JAXA did release the minimum success criteria before the mission launched, which is soft landing of the SLIM spacecraft by using vision-based landing. They achieved that. Officials at the organization do also think they achieved the precision landing within 100 m of their target, but it will take a month or so to confirm. Being able to do things on the moon after landing is extra, and they’re even going to be able to do that.

SLIM didn’t burn up in Earth’s atmosphere (sorry Peregrine), it didn’t slam into the moon, but it doesn’t have working solar panels. Is this a success? JAXA is making clear that they think it is. The reason it matters because if the SLIM landing is considered a success, that would make Japan the fifth country to successfully land on the moon, after the US, former Soviet Union, China, and India.

I personally consider this a success.

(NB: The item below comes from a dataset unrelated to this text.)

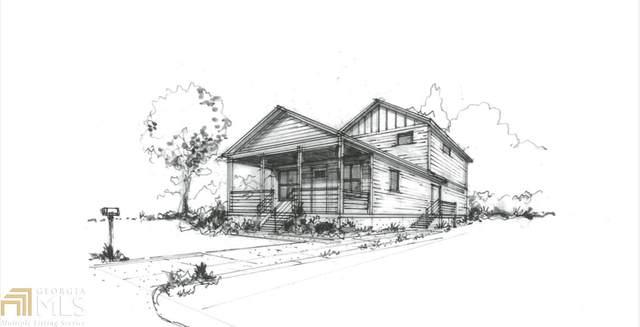 1070 Regents St, Atlanta, GA 30310 (MLS #8963733) :: Savannah Real Estate Experts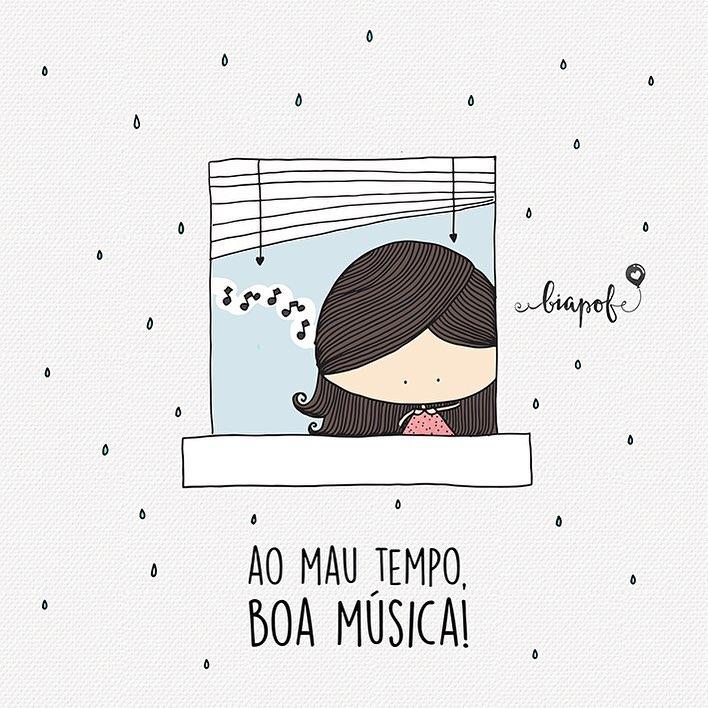 Ao mau tempo, boa música!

Being able to land a craft on the moon with that kind of precision is very cool, and the systems worked during descent. Engines fired when they were supposed to, the spacecraft didn’t crash into the moon’s surface. We’re receiving telemetry from the spacecraft, and the rovers are exploring the surface (and they have independent communication capability so even if JAXA is unable to generate power, they will continue to explore and send back data.) They’re going to continue working the problem and we should get more information in the next few days and weeks.

It’s not my decision, but I’m calling this one a win.